──────── SOURCE MATERIAL

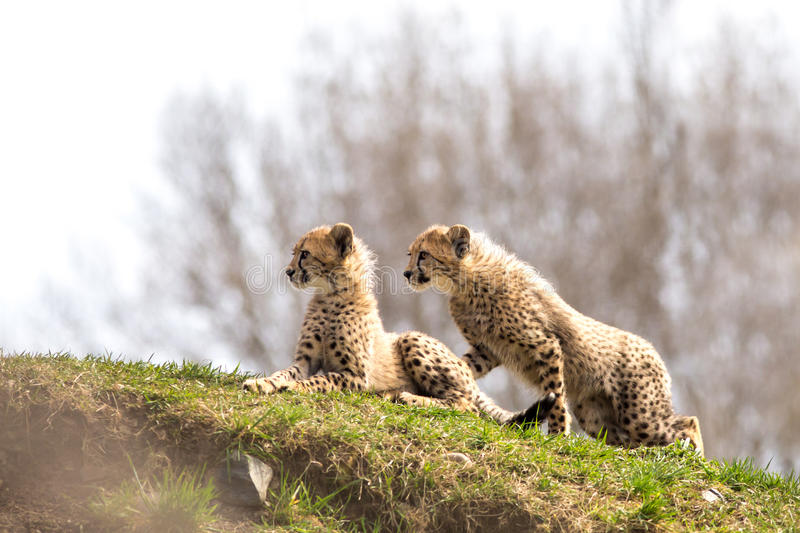 Download Para gepardów lisiątka zdjęcie stock. Obraz złożonej z wielokrotność - 57660324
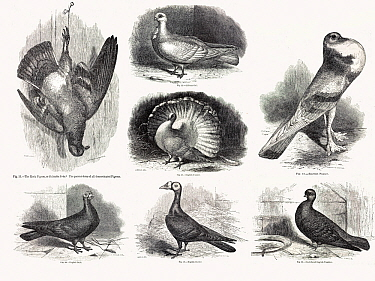 Composite of original line drawings from Darwin's 'Variation in Animals and Plants under Domestication' 1868. The ancestral form, the rock pigeon hangs up dead to the left while some of the many varie...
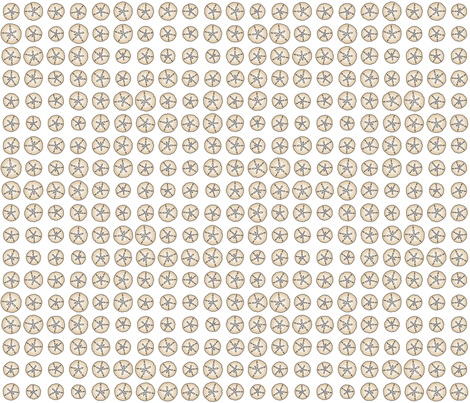 Bonaire Baby - Sanddollar Dot White fabric by jmckinniss on Spoonflower - custom fabric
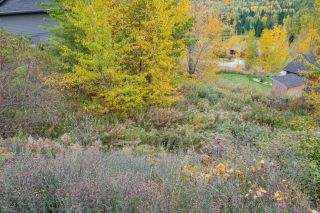 Photo 12: 927 REDSTONE DRIVE in Rossland: Vacant Land for sale : MLS®# 2461564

────────────────

◆ **PROBLEM TO WORK ON**: Could you return the entire listing above verbatim while dropping each picture?

◆ **SOLUTION BELOW**:
 Download Para gepardów lisiątka zdjęcie stock. Obraz złożonej z wielokrotność - 57660324
 Composite of original line drawings from Darwin's 'Variation in Animals and Plants under Domestication' 1868. The ancestral form, the rock pigeon hangs up dead to the left while some of the many varie...
 Bonaire Baby - Sanddollar Dot White fabric by jmckinniss on Spoonflower - custom fabric
 Photo 12: 927 REDSTONE DRIVE in Rossland: Vacant Land for sale : MLS®# 2461564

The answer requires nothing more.